Provided records:
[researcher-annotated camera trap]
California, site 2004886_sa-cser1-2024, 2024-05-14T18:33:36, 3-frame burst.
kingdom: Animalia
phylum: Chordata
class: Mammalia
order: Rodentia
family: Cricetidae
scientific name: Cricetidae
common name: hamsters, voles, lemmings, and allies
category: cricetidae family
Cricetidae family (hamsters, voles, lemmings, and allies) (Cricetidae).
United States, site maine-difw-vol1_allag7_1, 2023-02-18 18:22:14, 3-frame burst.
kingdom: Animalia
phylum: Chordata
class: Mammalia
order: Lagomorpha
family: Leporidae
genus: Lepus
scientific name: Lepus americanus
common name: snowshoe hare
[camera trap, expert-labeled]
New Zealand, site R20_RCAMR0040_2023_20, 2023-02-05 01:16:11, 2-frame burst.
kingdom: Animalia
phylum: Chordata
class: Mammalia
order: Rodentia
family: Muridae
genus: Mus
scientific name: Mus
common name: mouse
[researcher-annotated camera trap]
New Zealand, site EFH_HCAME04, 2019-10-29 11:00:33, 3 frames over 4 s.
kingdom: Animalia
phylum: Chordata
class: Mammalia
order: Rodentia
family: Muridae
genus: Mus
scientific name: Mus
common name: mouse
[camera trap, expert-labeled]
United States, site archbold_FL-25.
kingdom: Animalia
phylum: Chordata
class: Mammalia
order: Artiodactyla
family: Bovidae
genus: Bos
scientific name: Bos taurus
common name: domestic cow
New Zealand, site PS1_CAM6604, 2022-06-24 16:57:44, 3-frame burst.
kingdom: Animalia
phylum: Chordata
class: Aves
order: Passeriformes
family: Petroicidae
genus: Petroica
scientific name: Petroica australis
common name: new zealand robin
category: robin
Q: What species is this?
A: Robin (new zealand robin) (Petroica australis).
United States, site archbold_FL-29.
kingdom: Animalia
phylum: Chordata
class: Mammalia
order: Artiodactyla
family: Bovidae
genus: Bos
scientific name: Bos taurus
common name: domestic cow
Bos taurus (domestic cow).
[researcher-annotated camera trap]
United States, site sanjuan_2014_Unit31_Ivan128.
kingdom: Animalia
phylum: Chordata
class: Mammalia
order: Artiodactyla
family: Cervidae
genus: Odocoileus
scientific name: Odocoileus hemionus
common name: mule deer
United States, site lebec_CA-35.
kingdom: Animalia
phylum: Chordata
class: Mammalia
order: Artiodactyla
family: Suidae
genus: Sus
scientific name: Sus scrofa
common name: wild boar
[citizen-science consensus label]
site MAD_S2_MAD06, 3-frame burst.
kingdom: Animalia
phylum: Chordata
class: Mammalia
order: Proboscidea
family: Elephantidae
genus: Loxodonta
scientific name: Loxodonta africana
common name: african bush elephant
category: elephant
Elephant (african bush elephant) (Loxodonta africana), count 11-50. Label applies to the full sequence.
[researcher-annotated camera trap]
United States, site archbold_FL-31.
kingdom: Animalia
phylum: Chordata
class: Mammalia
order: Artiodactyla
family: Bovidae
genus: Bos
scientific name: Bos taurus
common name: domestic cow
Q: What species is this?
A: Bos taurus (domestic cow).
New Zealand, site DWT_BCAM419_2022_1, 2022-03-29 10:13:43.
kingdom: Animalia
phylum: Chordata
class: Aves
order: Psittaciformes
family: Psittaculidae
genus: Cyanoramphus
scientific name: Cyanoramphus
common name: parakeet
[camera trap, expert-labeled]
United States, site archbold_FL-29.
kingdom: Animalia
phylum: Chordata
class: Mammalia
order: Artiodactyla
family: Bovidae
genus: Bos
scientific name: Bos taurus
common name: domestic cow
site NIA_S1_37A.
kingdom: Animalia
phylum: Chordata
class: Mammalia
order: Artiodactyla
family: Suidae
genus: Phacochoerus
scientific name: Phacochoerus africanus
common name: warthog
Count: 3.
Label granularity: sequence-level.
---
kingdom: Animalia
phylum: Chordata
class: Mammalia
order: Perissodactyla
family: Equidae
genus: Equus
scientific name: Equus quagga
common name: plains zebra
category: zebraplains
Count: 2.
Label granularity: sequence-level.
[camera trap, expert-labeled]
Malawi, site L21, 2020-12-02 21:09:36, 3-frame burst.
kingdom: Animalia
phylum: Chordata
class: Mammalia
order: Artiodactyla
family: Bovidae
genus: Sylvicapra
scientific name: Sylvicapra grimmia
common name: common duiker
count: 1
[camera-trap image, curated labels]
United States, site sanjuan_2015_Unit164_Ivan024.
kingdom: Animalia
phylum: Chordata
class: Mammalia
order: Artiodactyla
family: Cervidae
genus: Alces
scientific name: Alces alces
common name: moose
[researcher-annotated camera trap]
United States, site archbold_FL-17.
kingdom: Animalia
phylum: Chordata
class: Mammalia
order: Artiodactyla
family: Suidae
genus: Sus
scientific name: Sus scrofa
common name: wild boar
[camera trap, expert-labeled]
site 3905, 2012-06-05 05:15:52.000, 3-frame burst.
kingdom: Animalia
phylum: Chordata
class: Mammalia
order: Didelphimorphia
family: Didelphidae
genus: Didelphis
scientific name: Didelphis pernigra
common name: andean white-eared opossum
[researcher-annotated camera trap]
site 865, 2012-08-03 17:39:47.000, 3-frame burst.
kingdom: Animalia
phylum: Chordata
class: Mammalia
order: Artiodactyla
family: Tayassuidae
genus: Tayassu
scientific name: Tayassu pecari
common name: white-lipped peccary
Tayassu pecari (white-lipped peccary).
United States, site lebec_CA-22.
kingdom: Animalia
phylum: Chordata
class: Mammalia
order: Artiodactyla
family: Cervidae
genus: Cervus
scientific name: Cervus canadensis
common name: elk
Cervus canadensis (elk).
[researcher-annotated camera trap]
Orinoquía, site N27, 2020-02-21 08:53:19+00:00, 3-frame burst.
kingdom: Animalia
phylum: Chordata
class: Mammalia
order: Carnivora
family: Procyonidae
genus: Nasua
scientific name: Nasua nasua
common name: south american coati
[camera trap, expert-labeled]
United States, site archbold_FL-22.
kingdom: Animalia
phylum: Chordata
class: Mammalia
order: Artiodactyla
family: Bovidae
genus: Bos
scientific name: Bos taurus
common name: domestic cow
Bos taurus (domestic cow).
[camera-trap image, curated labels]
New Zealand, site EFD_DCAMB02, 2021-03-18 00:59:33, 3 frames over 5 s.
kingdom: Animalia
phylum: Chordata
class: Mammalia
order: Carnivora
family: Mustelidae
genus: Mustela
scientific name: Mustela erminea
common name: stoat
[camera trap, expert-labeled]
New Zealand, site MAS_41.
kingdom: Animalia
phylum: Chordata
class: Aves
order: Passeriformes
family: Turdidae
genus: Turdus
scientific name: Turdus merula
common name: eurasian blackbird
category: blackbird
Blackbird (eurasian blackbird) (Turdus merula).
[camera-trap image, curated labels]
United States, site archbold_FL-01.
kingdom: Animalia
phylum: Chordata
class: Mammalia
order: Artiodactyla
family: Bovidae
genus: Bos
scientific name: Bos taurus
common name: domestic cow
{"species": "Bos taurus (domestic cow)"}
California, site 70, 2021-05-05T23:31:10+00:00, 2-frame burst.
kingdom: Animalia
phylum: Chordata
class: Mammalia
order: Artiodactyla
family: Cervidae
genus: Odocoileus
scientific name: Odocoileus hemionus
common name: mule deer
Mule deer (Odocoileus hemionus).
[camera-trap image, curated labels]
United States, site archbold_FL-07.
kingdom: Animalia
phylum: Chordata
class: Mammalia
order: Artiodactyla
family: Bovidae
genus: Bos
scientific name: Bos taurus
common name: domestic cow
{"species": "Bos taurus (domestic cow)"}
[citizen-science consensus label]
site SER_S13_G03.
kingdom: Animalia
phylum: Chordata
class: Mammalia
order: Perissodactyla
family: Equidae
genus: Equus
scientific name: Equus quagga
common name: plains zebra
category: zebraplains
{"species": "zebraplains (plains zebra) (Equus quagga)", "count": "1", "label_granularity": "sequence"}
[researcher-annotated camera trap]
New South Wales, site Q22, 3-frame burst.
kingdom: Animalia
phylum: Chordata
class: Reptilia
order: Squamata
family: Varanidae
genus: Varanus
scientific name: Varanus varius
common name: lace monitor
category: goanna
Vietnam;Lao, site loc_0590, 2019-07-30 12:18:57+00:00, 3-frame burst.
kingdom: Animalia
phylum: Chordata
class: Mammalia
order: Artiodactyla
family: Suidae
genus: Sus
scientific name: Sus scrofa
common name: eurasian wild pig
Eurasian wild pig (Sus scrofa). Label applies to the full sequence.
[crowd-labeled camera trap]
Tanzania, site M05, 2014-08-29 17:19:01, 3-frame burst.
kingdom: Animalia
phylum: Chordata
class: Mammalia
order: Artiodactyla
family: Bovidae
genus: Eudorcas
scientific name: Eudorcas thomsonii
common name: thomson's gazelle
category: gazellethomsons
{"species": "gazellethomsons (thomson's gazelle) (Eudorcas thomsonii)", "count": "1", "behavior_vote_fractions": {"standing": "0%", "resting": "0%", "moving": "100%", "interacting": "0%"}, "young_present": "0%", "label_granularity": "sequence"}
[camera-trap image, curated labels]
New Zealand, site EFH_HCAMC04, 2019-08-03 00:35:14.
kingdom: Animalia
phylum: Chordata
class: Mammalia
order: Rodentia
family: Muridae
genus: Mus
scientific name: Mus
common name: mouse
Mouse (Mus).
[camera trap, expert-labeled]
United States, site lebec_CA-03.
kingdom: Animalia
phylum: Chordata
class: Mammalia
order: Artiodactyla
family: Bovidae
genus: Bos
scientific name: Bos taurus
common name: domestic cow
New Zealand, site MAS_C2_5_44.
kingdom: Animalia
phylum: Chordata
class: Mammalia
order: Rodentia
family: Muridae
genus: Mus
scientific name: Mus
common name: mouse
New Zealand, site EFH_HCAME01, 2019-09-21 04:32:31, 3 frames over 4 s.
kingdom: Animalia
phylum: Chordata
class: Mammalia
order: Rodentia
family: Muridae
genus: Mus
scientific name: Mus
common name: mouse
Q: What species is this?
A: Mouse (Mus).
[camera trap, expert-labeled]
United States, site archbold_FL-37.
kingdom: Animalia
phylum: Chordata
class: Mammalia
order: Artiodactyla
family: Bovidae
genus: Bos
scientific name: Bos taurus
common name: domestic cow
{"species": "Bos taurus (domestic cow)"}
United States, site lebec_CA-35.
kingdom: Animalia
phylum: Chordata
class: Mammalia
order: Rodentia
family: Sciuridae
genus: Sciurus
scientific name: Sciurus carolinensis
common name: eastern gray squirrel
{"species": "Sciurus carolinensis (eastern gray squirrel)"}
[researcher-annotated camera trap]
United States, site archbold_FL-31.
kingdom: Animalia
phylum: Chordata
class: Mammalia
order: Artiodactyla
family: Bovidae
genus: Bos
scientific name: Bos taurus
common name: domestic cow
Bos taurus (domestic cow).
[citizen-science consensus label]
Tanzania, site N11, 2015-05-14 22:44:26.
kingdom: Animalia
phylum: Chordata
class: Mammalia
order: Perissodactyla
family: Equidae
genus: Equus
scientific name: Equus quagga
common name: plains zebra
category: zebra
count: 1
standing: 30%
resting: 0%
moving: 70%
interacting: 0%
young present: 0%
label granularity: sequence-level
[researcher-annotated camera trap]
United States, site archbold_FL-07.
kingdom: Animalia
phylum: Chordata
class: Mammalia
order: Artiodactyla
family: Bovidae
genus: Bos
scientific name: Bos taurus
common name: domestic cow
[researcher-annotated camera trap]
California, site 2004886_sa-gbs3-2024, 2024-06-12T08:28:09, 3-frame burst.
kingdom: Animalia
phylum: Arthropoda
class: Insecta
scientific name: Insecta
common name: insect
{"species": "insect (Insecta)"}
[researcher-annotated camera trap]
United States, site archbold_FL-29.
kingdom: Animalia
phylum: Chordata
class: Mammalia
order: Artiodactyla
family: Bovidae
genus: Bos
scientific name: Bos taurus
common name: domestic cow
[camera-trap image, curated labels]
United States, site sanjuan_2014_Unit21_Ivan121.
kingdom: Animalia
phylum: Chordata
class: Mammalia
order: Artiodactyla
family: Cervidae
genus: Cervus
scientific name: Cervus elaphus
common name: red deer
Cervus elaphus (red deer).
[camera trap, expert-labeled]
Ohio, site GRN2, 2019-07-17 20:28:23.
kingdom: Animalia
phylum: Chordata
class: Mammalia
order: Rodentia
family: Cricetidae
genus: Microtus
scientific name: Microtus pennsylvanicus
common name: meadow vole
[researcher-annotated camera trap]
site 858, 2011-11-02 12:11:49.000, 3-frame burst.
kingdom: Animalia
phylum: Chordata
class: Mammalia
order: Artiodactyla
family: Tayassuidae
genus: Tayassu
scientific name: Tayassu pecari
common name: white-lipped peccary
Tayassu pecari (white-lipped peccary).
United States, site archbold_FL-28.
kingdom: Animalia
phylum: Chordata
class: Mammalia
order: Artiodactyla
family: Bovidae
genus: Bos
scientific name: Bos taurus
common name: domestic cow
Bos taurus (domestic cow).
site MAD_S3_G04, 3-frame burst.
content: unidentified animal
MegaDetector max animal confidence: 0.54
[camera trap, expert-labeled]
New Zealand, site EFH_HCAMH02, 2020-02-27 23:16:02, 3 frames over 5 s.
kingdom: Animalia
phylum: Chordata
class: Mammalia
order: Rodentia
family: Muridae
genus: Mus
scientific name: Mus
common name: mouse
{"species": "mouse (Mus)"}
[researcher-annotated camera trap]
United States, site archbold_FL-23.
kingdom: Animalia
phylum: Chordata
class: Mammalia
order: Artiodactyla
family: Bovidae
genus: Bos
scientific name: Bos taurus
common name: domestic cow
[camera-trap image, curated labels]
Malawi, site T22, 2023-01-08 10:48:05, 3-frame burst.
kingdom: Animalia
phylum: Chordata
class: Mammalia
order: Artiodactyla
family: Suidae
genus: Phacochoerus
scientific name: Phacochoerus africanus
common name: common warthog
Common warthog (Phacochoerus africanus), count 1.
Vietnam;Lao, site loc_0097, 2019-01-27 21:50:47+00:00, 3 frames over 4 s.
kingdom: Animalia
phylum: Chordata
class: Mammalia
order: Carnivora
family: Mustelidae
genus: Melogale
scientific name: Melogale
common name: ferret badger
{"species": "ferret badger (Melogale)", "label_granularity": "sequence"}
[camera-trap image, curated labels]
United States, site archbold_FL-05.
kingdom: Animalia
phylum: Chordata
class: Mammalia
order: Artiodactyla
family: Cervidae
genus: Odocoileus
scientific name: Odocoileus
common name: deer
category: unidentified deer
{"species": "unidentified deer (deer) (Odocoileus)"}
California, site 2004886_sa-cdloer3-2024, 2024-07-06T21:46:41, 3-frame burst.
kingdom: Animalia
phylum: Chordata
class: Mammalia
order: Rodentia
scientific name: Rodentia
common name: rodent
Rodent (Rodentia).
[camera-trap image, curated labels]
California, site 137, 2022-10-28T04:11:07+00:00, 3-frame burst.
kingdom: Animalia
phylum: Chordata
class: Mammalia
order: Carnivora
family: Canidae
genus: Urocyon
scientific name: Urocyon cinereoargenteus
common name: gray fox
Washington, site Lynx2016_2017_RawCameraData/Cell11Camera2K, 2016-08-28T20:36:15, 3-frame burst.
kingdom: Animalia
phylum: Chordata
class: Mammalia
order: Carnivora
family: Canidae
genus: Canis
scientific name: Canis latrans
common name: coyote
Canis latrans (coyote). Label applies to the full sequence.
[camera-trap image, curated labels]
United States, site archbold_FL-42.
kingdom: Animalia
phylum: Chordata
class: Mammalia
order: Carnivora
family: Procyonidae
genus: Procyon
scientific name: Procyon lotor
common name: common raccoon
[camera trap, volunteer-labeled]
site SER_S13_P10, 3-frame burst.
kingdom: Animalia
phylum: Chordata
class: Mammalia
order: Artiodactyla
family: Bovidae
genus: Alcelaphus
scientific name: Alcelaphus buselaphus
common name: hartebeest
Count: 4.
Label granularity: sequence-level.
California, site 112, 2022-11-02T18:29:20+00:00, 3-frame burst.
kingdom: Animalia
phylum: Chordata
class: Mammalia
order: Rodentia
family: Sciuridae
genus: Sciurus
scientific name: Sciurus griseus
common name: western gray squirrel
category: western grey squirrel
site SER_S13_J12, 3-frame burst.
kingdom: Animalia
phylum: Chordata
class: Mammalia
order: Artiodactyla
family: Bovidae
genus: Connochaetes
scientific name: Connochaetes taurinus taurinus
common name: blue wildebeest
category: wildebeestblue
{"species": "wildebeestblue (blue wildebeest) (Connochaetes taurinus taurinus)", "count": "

Exercise goal: The expected answer is every line above in which the word "frames" appears.

Written reply:
New Zealand, site EFH_HCAME04, 2019-10-29 11:00:33, 3 frames over 4 s.
New Zealand, site EFD_DCAMB02, 2021-03-18 00:59:33, 3 frames over 5 s.
New Zealand, site EFH_HCAME01, 2019-09-21 04:32:31, 3 frames over 4 s.
New Zealand, site EFH_HCAMH02, 2020-02-27 23:16:02, 3 frames over 5 s.
Vietnam;Lao, site loc_0097, 2019-01-27 21:50:47+00:00, 3 frames over 4 s.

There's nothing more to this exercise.